◆ **Data shown**:
========================

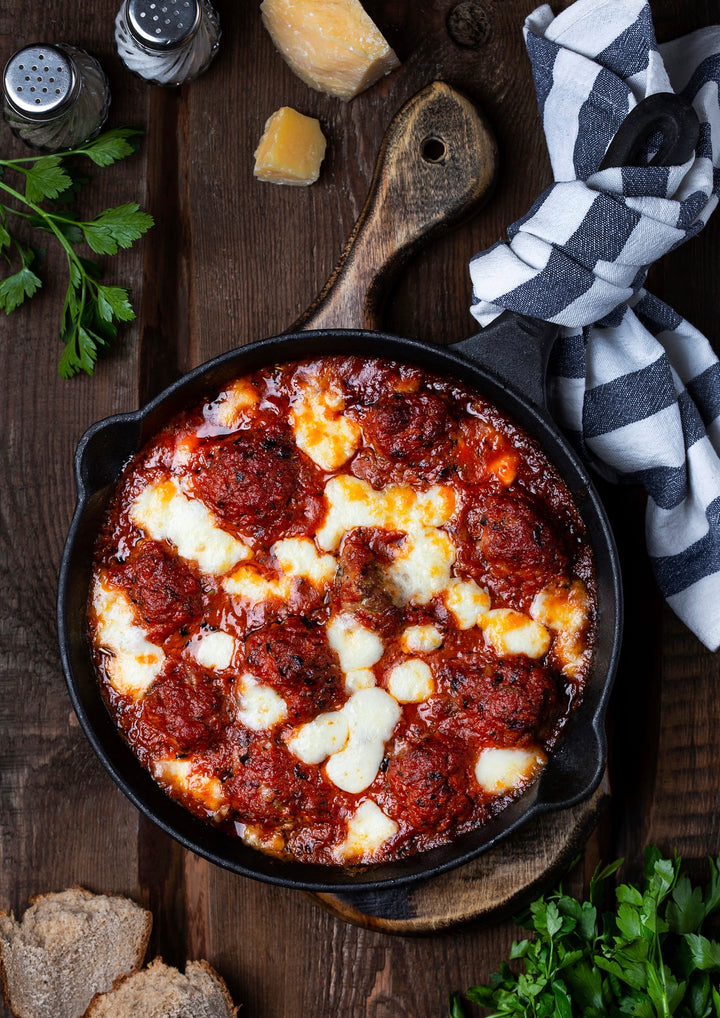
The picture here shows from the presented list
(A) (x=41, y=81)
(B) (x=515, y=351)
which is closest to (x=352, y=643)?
(B) (x=515, y=351)

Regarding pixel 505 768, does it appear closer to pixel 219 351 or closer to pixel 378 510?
pixel 378 510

========================

◆ **Work instructions**: Rewrite all of the items above in full, shifting every pixel coordinate in their answers down by 28. Leave the pictures out.

◆ **Result below**:
The picture here shows from the presented list
(A) (x=41, y=81)
(B) (x=515, y=351)
which is closest to (x=352, y=643)?
(B) (x=487, y=323)

Regarding pixel 505 768, does it appear closer to pixel 219 351 or closer to pixel 378 510?
pixel 350 482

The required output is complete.